# THINGS TO DO
a) For the blog post below, decide whether each statement agrees with it. Answer yes or no for each, and quote the exact words from the post that decide it.
(i) The writer expects graduation to be about six months away.
(ii) The writer has already lined up another internship.
(iii) The writer can take the licensing exam before graduating.
b) Using the blog post below, explain in one to three sentences why the writer calls therapy with people who have severe mental illnesses a very honest way to make a living.
c) Answer these questions from the blog post below.
(i) Whom did the writer do therapy with in the lost job?
(ii) What does the writer work on while staying up late each night?
(iii) Which television show does the writer watch every day?

[EXTRACT — start]

Thursday, June 28, 2007

Being Honest is No Picnic

It pains me to say this, but lately I've been going through a difficult stretch. The job that I loved so much, working with schizophrenics and others with severe mental illnesses, has suddenly disappeared. I really miss doing therapy with them. For me, it's a difficult job but a very honest way to make a living. You can't fake your way through it, and the only way it works is if you absolutely love what you do and the people that you meet.

So I'm now jobless, and complicating matters is the fact that I haven't finished my dissertation and cannot sit for the licensing exam until I do so and graduate. I estimate this to be six months away. At this moment I'm very much in between worlds.

So every night I stay up very late, work on my dissertation, watch TV, strum the guitar, and generally loaf and mope around all day. I've been calling around looking for another internship, but nothing has offered itself as of yet. Every day is a battle for my self-esteem. Watching Oprah every day can do that to you.

[EXTRACT — finish]
[SUPPLIED ENTRIES — start]

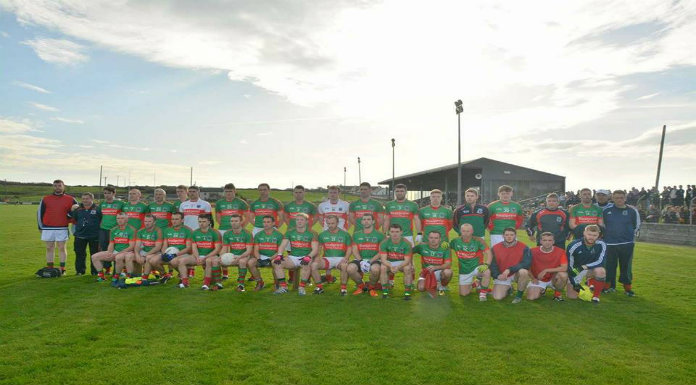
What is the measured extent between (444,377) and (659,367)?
2245 mm

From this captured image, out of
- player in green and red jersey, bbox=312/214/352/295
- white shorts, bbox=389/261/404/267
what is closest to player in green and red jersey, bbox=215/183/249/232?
player in green and red jersey, bbox=312/214/352/295

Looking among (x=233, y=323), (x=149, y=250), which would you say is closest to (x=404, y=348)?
(x=233, y=323)

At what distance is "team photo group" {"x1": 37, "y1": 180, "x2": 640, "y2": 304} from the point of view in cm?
788

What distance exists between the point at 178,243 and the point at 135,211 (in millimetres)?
1363

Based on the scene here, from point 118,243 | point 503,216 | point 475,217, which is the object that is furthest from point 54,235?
point 503,216

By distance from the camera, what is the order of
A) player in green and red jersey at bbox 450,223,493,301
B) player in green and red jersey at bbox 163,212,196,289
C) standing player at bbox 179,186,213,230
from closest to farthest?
1. player in green and red jersey at bbox 450,223,493,301
2. player in green and red jersey at bbox 163,212,196,289
3. standing player at bbox 179,186,213,230

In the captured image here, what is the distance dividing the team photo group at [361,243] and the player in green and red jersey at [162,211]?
21mm

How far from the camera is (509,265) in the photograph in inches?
311

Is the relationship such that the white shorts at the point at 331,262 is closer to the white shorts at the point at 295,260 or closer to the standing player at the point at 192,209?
the white shorts at the point at 295,260

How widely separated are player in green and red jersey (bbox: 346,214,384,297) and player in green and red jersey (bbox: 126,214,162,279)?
3.80 m

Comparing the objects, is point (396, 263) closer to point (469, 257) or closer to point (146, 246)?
point (469, 257)

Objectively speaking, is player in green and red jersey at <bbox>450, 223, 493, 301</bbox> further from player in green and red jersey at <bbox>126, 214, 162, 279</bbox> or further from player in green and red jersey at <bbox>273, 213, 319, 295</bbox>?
player in green and red jersey at <bbox>126, 214, 162, 279</bbox>

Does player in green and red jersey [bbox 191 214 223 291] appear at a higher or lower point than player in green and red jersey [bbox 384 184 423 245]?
lower

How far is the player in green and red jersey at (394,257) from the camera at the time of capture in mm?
7789
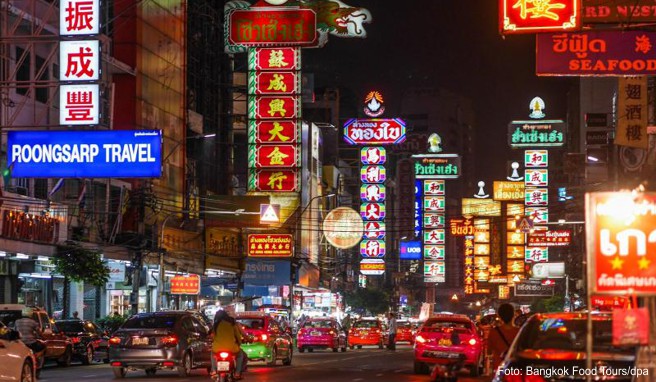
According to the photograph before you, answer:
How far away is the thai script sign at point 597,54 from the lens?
66.3 ft

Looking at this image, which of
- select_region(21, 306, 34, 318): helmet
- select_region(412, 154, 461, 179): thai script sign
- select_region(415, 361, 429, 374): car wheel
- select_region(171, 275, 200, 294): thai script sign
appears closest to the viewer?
select_region(415, 361, 429, 374): car wheel

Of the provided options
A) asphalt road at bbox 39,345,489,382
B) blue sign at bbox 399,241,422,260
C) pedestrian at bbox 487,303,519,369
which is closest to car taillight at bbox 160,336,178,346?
asphalt road at bbox 39,345,489,382

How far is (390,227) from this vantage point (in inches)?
5561

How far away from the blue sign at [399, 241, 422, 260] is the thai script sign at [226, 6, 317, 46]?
219ft

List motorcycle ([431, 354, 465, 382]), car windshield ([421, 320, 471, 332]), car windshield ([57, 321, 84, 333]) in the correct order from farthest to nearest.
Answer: car windshield ([57, 321, 84, 333])
car windshield ([421, 320, 471, 332])
motorcycle ([431, 354, 465, 382])

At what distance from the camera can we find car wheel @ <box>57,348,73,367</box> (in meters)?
35.3

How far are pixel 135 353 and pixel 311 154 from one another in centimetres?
5984

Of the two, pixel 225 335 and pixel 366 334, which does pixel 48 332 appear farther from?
A: pixel 366 334

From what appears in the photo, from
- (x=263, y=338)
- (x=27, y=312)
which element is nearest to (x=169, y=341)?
(x=27, y=312)

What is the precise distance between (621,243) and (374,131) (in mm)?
78407

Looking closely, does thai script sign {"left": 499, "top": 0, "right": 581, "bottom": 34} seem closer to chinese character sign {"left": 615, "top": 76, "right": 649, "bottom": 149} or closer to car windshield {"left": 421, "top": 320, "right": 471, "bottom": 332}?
car windshield {"left": 421, "top": 320, "right": 471, "bottom": 332}

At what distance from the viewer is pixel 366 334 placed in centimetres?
5509

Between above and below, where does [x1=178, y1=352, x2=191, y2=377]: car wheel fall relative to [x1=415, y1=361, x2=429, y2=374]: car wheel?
above

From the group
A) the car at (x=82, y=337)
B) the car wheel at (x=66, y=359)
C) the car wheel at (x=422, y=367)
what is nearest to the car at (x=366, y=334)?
the car at (x=82, y=337)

[SUPPLIED ENTRIES — finish]

# EXPECTED RESPONSES
a)
(i) Yes: "I estimate this to be six months away."
(ii) No: "nothing has offered itself as of yet."
(iii) No: "cannot sit for the licensing exam until I do so and graduate."

b) The writer says you cannot fake your way through this work. It works only if you absolutely love what you do and the people you meet.

c)
(i) Schizophrenics and others with severe mental illnesses.
(ii) The dissertation.
(iii) Oprah.